◆ WHAT YOU ARE ASKED TO DO
Please copy the entries word for word, from the start of the entries through the line containing "713 centimetres", including that line.

(Spatial relation data)
_ _ _ _ _

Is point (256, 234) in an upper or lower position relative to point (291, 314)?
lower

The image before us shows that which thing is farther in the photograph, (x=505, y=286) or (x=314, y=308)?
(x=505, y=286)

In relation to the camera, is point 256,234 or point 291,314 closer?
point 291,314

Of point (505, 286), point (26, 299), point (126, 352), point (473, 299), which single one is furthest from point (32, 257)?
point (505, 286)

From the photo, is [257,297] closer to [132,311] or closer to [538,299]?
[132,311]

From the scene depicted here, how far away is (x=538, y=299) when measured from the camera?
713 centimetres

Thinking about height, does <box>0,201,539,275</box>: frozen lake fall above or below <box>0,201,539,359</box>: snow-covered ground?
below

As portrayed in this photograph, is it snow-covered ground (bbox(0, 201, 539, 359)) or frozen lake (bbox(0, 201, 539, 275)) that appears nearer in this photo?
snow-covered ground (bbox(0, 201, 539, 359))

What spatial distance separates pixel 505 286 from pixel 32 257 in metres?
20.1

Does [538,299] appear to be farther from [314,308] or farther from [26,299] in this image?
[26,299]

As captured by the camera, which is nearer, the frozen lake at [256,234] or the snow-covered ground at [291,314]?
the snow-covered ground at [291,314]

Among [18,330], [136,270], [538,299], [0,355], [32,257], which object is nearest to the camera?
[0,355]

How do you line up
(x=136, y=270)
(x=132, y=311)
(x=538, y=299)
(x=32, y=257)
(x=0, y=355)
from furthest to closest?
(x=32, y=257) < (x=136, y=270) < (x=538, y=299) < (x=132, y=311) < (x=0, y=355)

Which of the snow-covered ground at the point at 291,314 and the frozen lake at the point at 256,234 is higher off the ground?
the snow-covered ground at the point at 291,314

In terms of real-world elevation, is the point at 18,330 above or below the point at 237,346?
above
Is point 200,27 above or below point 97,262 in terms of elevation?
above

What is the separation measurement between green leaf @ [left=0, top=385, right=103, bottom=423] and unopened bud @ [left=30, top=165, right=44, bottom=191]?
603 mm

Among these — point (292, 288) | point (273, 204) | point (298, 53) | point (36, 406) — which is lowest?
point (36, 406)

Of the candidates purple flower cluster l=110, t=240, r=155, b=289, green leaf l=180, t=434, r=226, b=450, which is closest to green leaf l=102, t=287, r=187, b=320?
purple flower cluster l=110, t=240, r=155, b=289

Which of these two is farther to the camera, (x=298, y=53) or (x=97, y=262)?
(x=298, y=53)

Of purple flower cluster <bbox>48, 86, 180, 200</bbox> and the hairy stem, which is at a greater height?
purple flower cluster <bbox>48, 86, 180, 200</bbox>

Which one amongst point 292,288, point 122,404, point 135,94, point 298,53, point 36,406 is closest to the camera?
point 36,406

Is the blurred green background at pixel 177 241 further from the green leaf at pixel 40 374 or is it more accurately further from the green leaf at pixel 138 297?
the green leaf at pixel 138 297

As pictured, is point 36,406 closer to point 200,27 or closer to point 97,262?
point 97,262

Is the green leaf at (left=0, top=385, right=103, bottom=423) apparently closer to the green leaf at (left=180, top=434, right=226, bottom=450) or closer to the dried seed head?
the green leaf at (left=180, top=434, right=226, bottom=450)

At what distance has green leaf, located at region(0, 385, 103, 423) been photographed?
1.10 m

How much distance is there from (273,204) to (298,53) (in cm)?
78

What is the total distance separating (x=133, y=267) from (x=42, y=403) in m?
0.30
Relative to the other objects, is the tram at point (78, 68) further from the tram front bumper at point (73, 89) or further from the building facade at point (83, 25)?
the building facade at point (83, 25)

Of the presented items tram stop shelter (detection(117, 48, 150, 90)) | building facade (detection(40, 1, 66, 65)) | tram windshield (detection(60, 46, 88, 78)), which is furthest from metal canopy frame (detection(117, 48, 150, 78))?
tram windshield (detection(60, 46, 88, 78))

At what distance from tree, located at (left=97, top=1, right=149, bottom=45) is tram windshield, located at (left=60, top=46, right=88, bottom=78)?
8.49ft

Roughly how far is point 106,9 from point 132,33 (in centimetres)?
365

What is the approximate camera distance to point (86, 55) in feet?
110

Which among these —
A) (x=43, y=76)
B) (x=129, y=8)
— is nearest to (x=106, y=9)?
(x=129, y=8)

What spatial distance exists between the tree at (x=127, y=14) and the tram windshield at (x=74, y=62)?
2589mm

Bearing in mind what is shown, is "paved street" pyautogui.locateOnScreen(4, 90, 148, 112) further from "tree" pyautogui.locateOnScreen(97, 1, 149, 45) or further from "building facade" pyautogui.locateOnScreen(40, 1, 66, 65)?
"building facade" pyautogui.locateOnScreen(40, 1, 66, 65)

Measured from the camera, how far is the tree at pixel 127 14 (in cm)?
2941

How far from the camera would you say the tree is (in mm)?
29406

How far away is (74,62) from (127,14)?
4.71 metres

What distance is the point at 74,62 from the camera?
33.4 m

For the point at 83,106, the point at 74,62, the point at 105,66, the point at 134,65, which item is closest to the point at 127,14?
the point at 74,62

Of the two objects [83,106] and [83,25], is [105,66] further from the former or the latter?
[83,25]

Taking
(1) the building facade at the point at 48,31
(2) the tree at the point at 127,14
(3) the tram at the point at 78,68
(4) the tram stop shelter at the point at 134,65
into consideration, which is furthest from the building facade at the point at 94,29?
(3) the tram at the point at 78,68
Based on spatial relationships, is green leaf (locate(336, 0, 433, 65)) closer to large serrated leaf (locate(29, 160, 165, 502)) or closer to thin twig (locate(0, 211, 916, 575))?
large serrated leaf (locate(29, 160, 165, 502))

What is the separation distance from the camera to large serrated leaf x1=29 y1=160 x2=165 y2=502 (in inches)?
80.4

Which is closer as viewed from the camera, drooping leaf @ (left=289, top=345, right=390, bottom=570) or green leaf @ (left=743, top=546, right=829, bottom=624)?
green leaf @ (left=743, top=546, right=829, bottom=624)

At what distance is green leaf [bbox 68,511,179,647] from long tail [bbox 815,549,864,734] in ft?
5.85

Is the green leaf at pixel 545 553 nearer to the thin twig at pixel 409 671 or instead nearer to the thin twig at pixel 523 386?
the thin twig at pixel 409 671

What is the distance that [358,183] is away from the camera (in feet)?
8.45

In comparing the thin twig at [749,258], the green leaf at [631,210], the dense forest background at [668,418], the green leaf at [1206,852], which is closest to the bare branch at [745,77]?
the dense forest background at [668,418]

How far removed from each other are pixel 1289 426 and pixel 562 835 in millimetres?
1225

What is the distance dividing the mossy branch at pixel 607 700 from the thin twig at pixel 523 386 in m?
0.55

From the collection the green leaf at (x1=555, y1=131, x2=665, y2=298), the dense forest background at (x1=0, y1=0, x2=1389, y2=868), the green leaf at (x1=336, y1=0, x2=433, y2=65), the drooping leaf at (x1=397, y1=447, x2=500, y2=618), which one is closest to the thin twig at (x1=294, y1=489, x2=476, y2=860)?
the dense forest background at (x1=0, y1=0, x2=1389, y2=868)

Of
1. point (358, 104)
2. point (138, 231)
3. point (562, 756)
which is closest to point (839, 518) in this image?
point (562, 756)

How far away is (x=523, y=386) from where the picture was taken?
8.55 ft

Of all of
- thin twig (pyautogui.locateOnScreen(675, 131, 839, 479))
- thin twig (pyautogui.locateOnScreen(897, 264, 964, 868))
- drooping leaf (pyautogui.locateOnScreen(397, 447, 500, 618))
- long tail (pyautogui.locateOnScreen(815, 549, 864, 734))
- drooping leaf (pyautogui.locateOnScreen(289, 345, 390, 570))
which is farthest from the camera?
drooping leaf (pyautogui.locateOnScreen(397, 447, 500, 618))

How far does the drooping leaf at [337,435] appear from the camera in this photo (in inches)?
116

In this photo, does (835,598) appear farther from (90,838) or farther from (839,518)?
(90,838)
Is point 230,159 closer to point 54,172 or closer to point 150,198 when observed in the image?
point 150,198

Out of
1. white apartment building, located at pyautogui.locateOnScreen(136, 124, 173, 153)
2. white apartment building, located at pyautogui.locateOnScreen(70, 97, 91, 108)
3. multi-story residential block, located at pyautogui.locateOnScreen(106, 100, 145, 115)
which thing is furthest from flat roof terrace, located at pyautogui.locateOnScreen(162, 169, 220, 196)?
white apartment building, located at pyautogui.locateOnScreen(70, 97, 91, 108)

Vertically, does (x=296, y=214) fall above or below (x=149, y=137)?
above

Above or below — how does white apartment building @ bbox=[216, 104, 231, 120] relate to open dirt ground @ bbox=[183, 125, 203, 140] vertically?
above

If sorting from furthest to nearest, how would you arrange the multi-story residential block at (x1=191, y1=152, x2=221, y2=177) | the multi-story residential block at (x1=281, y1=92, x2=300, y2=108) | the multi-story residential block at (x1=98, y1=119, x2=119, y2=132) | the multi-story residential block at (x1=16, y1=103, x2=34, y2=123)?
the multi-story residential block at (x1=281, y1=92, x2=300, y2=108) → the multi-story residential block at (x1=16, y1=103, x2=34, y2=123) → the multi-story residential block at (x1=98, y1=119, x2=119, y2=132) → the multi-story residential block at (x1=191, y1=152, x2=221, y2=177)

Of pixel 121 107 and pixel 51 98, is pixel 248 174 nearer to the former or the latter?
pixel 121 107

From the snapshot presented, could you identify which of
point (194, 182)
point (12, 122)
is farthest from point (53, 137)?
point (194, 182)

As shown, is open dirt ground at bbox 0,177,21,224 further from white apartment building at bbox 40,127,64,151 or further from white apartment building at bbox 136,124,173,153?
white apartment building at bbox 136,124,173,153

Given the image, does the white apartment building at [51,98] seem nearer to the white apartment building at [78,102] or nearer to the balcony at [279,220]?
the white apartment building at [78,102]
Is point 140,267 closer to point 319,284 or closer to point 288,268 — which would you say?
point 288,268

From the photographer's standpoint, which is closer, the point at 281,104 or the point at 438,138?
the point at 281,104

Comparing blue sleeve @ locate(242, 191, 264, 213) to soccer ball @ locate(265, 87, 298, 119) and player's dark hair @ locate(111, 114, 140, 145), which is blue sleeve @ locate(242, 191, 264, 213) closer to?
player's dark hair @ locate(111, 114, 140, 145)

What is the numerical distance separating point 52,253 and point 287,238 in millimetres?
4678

_ _ _ _ _

◆ SOLUTION TO THIS PROBLEM
Is point (256, 234) in an upper or lower position relative to point (291, 314)?
lower

The image before us shows that which thing is farther in the photograph, (x=505, y=286) or (x=314, y=308)?
(x=505, y=286)

In relation to the camera, is point 256,234 or point 291,314 closer?
point 291,314

Of point (505, 286), point (26, 299), point (126, 352), point (473, 299), which single one is furthest from point (32, 257)?
point (505, 286)

From the photo, is [257,297] closer to [132,311] or closer to [538,299]?
[132,311]

From the scene depicted here, how far away is (x=538, y=299) when measured from the camera?
713 centimetres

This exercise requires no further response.